===== Aangeleverde passage

Volgens [eiser] heeft zij een koopprijs van € 235.000,00 betaald. Daarvoor wijst zij eerst op de aanbetaling van € 100.000,00 die zij op grond van de (eerdere) koopovereenkomst van 20 januari 2014 al voor de Jaguar XK150 aan [gedaagde 1] had betaald. Volgens [eiser] had zij na ontbinding van die koopovereenkomst en verrekening met een bedrag van € 45.000,00 dat zij aan [gedaagde 1] was verschuldigd op grond van een andere koopovereenkomst van een Jaguar XK120, nog een resterende vordering op [gedaagde 1] van (100.000 -/- 45.000 =) € 55.000,00. [eiser] wijst vervolgens op artikel 8 van de vaststellingsovereenkomst. Daarin staat dat de (aan)betaling van € 100.000,00 die [eiser] op 28 januari 2014 aan [gedaagde 1] deed, volledig is verrekend en dat [eiser] uit dien hoofde geen aanspraken meer heeft op [gedaagde 1] . Volgens [eiser] is het aldus verrekende bedrag van
€ 55.000,00 vermeerderd met de in de vaststellingsovereenkomst genoemde koopprijs van
€ 180.000,00, in totaal de koopprijs van € 235.000,00.
6.31.
Volgens [gedaagde 1] is het onjuist dat de koopprijs voor de Jaguar XK150 € 235.000,00 was. Hij wijst op de vaststellingsovereenkomst waaruit blijkt dat de koopprijs € 180.000,00 is. Volgens [gedaagde 1] is de (restant) aanbetaling van € 55.000,00 verrekend met de inruil van de (niet geleverde) Bentley, de kosten die [gedaagde 1] maakte in het kader van de koopovereenkomst van 20 januari 2014 en de kosten die het gevolg waren van de ontbinding van die overeenkomst.

==========

*Opdracht 1*
Geef voor elk van de volgende beweringen aan of zij met de passage over de koopprijs overeenstemt. Antwoord telkens met ja of nee en citeer letterlijk de beslissende woorden uit de passage.
(a) Volgens [eiser] heeft zij voor de Jaguar XK150 in totaal € 235.000,00 betaald.
(b) Volgens [gedaagde 1] blijkt uit de vaststellingsovereenkomst een koopprijs van € 235.000,00.
(c) Volgens [gedaagde 1] is de Bentley geleverd.
*Opdracht 2*
Neem uit de passage over de koopprijs letterlijk alles over vanaf "Volgens [gedaagde 1] is het" tot en met "van die overeenkomst.".

===== Aangeleverd materiaal

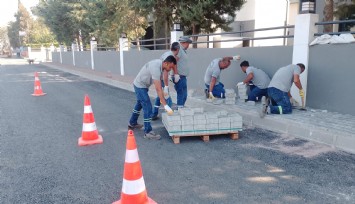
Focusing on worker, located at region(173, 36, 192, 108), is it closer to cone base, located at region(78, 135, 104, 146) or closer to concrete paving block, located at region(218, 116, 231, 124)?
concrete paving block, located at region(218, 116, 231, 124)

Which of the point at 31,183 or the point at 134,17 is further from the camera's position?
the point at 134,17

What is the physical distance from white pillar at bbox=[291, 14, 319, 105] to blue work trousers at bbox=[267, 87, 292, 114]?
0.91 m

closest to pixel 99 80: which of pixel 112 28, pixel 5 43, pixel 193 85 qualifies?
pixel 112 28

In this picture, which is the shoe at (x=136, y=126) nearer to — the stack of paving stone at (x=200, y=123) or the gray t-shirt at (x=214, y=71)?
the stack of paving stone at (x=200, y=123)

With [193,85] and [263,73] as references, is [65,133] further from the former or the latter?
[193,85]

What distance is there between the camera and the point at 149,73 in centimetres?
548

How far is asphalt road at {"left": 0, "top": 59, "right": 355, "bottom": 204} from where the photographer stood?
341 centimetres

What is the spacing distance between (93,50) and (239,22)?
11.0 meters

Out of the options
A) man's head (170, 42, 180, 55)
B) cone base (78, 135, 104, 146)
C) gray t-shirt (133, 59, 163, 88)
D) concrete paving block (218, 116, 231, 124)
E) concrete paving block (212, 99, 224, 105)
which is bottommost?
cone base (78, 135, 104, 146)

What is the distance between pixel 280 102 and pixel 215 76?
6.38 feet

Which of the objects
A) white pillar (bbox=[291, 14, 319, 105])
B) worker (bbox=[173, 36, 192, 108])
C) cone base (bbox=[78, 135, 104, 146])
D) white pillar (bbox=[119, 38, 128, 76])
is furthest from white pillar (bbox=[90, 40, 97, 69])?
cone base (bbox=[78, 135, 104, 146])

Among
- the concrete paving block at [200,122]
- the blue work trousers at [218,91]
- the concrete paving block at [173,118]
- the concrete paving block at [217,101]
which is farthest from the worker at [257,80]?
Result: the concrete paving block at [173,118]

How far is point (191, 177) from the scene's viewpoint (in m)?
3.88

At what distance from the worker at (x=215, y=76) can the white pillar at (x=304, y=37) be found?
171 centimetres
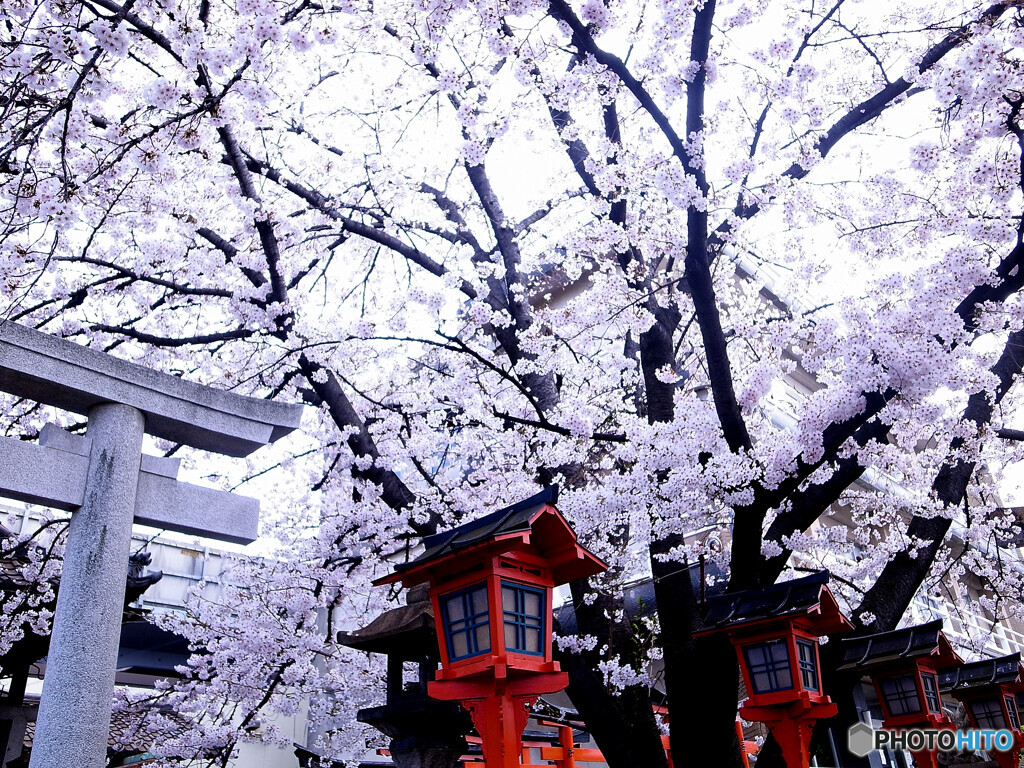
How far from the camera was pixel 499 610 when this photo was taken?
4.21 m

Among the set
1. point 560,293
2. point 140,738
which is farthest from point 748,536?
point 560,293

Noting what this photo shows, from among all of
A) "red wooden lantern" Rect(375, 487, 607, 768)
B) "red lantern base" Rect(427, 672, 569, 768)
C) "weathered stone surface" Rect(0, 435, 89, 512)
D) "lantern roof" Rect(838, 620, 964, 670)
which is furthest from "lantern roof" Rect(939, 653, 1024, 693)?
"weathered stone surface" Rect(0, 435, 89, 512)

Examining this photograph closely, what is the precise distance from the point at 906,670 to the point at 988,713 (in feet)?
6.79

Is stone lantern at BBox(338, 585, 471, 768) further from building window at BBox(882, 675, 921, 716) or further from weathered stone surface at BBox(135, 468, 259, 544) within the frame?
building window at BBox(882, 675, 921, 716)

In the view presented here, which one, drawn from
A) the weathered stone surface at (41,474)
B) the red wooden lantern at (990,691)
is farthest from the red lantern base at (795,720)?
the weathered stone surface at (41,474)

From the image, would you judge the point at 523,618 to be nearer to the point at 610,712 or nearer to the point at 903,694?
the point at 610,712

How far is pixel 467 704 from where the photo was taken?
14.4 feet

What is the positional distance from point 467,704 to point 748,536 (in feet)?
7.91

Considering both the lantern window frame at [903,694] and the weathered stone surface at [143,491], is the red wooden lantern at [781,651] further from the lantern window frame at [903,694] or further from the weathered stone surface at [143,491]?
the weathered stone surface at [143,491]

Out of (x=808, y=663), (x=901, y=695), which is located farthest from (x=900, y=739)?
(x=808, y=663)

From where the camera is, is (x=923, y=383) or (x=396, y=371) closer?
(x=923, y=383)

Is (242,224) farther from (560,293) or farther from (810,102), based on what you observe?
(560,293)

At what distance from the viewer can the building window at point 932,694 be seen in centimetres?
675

==========

*Uitkomst 1*
(a) Ja: "Volgens [eiser] heeft zij een koopprijs van € 235.000,00 betaald."
(b) Nee: "Hij wijst op de vaststellingsovereenkomst waaruit blijkt dat de koopprijs € 180.000,00 is."
(c) Nee: "de inruil van de (niet geleverde) Bentley"

*Uitkomst 2*
Volgens [gedaagde 1] is het onjuist dat de koopprijs voor de Jaguar XK150 € 235.000,00 was. Hij wijst op de vaststellingsovereenkomst waaruit blijkt dat de koopprijs € 180.000,00 is. Volgens [gedaagde 1] is de (restant) aanbetaling van € 55.000,00 verrekend met de inruil van de (niet geleverde) Bentley, de kosten die [gedaagde 1] maakte in het kader van de koopovereenkomst van 20 januari 2014 en de kosten die het gevolg waren van de ontbinding van die overeenkomst.